● **STATED GOAL 1**:
Copy out these lines of the records verbatim, from the line with "Looking at the image here, which" to the line with "Answer: the blurred".

● **PAGE EXTRACT**:

______________________________

# Mail order shrimps



## foxfish (16 Aug 2010)

Hi guys, i am looking to restock my my tank, can anyone recommend a good mail order service?


----------



## PM (17 Aug 2010)

Most shrimp species are available from forum members here, what are you after?


----------



## foxfish (17 Aug 2010)

Not sure really?
I bought 5 x tiger shrimps about 6 years ago, they multiplied to over 100 but there numbers have dwindled recently to about 20.
I think this is down to food supply as my tank is now virtually devoid of the algae!
The issue is the remaining shrimps have no colours or stripes - so I thought something with some colour would be nice.
I need to do a bit of reading first though as I would like to pay a little more attention towards the creature feeding!
I live in Guernsey but the post normally only takes one day from the South of England & two from the North.


----------



## PM (17 Aug 2010)

Well if you want to rejuvenate your tigers, you might want to introduce some new tigers in there (six years of inbreeding can't do much for the species).

And then you could get something to coexist with them? Like Cherries, Yellows, Snowballs etc.

That's what I'd do.

First post here for what you want, and if not then search for Rare Aquatics on ebay.

Hope this helps!


----------



## mr. luke (18 Aug 2010)

Have a look at 1a wirbellose and interaquaristik (or something like that)


----------



## a1Matt (18 Aug 2010)

Searching google for 'garnelen shop' will bring up lots of German shops selling shrimp.
Most will post to the UK. Delivery time can be as short as 48hr, so is quite feasible.
Their prices and choices are far better than that of the UK....


----------

______________________________

[Records]
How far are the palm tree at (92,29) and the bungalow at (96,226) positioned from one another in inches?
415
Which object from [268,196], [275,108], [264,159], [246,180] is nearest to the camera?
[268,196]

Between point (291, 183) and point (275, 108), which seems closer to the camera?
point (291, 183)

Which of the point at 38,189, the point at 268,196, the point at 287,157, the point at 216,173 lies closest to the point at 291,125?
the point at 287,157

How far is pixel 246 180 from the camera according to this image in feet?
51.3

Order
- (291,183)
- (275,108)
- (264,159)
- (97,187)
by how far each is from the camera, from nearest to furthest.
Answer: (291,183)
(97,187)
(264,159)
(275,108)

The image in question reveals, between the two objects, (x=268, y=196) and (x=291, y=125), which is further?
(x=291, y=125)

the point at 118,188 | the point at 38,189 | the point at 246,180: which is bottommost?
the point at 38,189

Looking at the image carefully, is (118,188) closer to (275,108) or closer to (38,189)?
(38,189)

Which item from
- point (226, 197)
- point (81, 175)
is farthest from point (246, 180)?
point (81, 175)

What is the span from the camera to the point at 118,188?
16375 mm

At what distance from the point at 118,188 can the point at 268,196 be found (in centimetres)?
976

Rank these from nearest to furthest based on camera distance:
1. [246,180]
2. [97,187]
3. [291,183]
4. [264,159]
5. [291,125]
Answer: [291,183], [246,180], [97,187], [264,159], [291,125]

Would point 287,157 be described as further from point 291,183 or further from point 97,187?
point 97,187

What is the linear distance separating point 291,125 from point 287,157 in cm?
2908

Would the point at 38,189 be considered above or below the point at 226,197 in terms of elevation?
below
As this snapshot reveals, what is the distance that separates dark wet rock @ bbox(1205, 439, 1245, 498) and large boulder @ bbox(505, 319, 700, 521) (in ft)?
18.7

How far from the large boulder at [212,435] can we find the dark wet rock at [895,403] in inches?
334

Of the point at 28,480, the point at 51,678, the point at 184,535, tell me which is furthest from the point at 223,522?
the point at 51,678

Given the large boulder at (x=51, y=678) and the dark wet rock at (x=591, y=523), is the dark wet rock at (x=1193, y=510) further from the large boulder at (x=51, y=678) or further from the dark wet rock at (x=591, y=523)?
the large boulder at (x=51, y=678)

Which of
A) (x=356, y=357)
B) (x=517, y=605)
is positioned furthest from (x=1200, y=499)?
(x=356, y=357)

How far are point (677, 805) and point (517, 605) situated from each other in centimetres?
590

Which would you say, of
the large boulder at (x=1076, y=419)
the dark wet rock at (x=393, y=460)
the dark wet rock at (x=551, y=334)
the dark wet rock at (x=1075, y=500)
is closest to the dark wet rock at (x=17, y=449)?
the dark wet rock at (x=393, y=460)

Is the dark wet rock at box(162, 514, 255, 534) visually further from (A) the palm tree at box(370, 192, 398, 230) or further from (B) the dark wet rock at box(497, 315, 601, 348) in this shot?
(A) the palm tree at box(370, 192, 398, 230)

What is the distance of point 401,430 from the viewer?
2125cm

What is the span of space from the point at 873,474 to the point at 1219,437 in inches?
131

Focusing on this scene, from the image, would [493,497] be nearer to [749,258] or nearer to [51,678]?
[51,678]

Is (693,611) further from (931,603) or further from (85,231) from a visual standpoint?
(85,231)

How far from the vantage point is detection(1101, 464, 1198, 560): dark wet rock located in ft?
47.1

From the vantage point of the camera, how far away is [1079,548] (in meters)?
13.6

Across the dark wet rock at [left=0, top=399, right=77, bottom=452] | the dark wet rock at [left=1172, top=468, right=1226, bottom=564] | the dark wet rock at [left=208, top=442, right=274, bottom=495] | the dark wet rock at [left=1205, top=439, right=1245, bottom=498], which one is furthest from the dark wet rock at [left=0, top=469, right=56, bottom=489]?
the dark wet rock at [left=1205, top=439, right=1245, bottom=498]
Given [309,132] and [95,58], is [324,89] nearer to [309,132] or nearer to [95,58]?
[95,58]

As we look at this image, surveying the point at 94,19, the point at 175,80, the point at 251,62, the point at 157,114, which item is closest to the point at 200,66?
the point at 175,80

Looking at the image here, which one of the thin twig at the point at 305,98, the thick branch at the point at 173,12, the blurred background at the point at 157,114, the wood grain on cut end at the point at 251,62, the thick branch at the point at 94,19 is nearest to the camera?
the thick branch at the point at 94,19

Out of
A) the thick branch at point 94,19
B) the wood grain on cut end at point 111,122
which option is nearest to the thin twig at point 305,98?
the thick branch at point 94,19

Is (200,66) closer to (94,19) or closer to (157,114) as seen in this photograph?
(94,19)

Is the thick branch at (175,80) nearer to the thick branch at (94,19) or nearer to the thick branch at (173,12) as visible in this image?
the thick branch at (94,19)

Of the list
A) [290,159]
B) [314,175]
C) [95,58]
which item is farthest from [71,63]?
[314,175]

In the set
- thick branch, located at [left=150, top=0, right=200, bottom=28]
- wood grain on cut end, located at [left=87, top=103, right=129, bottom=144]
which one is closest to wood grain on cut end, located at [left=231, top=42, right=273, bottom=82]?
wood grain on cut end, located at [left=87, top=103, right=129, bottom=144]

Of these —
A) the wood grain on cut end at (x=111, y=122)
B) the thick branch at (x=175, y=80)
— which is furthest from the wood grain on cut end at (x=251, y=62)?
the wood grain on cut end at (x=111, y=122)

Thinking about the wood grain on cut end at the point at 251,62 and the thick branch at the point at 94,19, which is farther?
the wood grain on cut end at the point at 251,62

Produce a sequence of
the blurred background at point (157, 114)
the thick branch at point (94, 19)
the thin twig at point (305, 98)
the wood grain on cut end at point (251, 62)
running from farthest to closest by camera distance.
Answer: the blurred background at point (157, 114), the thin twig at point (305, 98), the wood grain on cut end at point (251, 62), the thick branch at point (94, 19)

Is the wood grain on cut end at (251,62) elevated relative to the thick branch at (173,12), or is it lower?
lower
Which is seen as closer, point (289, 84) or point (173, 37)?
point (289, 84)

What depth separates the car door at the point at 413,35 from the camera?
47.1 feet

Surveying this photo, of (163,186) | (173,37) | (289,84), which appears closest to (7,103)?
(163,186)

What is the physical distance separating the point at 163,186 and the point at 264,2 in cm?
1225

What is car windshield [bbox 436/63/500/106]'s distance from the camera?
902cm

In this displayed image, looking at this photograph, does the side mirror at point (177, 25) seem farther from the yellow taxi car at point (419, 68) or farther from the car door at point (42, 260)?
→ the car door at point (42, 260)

______________________________

● **STATED GOAL 2**:
Answer these questions from the shrimp forum thread:
(a) How many tiger shrimps did foxfish buy about six years ago?
(b) Where does foxfish live?
(c) What search term does a1Matt suggest for finding German shops that sell shrimp?

● **FINISHED ANSWER 1**:
Looking at the image here, which one of the thin twig at the point at 305,98, the thick branch at the point at 173,12, the blurred background at the point at 157,114, the wood grain on cut end at the point at 251,62, the thick branch at the point at 94,19 is nearest to the camera?
the thick branch at the point at 94,19

Out of
A) the thick branch at point 94,19
B) the wood grain on cut end at point 111,122
which option is nearest to the thin twig at point 305,98?
the thick branch at point 94,19

Is (200,66) closer to (94,19) or closer to (157,114) as seen in this photograph?
(94,19)

Is the thick branch at (175,80) nearer to the thick branch at (94,19) or nearer to the thick branch at (173,12) as visible in this image?
the thick branch at (94,19)

Of the list
A) [290,159]
B) [314,175]
C) [95,58]
which item is farthest from [71,63]?
[314,175]

In the set
- thick branch, located at [left=150, top=0, right=200, bottom=28]
- wood grain on cut end, located at [left=87, top=103, right=129, bottom=144]
which one is closest to wood grain on cut end, located at [left=231, top=42, right=273, bottom=82]?
wood grain on cut end, located at [left=87, top=103, right=129, bottom=144]

Of these —
A) the wood grain on cut end at (x=111, y=122)
B) the thick branch at (x=175, y=80)
— which is furthest from the wood grain on cut end at (x=251, y=62)?
the wood grain on cut end at (x=111, y=122)

Thinking about the wood grain on cut end at the point at 251,62 and the thick branch at the point at 94,19, which is farther?
the wood grain on cut end at the point at 251,62

Produce a sequence of
the blurred background at point (157, 114)
the thick branch at point (94, 19)
the thin twig at point (305, 98)
the wood grain on cut end at point (251, 62)
running from farthest to closest by camera distance.
Answer: the blurred background at point (157, 114), the thin twig at point (305, 98), the wood grain on cut end at point (251, 62), the thick branch at point (94, 19)

● **FINISHED ANSWER 2**:
(a) Five.
(b) Guernsey.
(c) 'garnelen shop'